- Action item: The lines below that include "into" are to be found and copied.

Transcribed page contents
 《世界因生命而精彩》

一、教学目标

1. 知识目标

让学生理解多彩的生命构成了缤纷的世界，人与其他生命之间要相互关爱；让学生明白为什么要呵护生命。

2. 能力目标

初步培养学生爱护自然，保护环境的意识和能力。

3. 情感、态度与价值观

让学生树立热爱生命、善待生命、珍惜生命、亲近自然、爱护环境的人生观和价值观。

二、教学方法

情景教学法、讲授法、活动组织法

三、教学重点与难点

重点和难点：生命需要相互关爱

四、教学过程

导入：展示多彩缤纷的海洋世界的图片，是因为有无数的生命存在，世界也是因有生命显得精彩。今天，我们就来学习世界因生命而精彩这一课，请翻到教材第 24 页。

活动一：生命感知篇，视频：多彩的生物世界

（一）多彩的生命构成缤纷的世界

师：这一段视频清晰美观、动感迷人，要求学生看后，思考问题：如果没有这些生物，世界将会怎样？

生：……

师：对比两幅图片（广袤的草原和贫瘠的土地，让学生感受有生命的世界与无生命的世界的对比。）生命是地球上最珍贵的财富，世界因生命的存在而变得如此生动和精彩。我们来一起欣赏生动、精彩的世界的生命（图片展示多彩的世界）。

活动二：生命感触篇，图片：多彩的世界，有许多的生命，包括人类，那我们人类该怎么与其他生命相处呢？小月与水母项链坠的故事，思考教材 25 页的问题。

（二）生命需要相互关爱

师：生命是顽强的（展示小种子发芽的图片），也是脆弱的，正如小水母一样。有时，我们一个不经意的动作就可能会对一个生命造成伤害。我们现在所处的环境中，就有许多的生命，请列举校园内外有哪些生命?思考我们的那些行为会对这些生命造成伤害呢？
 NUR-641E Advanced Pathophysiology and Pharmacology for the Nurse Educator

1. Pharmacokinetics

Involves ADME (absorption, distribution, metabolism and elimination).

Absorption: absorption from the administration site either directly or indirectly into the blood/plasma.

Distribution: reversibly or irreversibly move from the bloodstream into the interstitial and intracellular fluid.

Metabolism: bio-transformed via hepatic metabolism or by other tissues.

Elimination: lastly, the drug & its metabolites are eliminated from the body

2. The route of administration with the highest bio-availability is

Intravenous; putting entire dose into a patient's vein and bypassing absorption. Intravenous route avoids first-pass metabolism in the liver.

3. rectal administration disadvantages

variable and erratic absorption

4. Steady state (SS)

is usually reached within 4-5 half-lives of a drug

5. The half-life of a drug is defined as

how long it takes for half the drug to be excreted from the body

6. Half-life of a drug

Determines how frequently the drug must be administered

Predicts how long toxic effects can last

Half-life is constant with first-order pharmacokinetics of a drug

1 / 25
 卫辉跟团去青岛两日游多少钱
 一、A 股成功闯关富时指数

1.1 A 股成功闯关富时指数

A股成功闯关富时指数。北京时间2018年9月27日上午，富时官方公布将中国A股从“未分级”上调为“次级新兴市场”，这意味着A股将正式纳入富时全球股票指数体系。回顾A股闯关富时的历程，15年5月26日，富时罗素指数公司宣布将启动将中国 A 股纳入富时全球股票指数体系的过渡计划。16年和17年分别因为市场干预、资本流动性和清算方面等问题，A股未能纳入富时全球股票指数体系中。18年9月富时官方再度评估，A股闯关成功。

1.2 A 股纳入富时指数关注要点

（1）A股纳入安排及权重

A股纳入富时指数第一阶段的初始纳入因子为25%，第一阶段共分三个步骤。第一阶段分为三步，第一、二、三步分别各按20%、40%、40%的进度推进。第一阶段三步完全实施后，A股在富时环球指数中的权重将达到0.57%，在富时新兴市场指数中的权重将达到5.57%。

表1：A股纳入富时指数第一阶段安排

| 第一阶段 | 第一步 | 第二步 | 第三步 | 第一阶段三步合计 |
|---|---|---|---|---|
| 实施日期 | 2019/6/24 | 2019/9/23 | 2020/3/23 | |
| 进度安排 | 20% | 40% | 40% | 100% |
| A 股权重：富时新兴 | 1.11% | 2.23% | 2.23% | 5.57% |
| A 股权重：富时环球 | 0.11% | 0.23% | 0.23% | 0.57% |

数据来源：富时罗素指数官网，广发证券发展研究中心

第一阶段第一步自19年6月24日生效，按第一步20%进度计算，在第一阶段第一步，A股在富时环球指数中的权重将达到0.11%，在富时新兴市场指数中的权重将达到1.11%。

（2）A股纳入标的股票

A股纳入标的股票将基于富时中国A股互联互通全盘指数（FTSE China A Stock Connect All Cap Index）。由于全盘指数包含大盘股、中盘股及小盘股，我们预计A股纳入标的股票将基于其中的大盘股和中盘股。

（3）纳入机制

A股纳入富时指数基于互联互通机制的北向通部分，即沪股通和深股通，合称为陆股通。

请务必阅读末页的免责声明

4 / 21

- Expected answer:
Absorption: absorption from the administration site either directly or indirectly into the blood/plasma.
Distribution: reversibly or irreversibly move from the bloodstream into the interstitial and intracellular fluid.
Intravenous; putting entire dose into a patient's vein and bypassing absorption. Intravenous route avoids first-pass metabolism in the liver.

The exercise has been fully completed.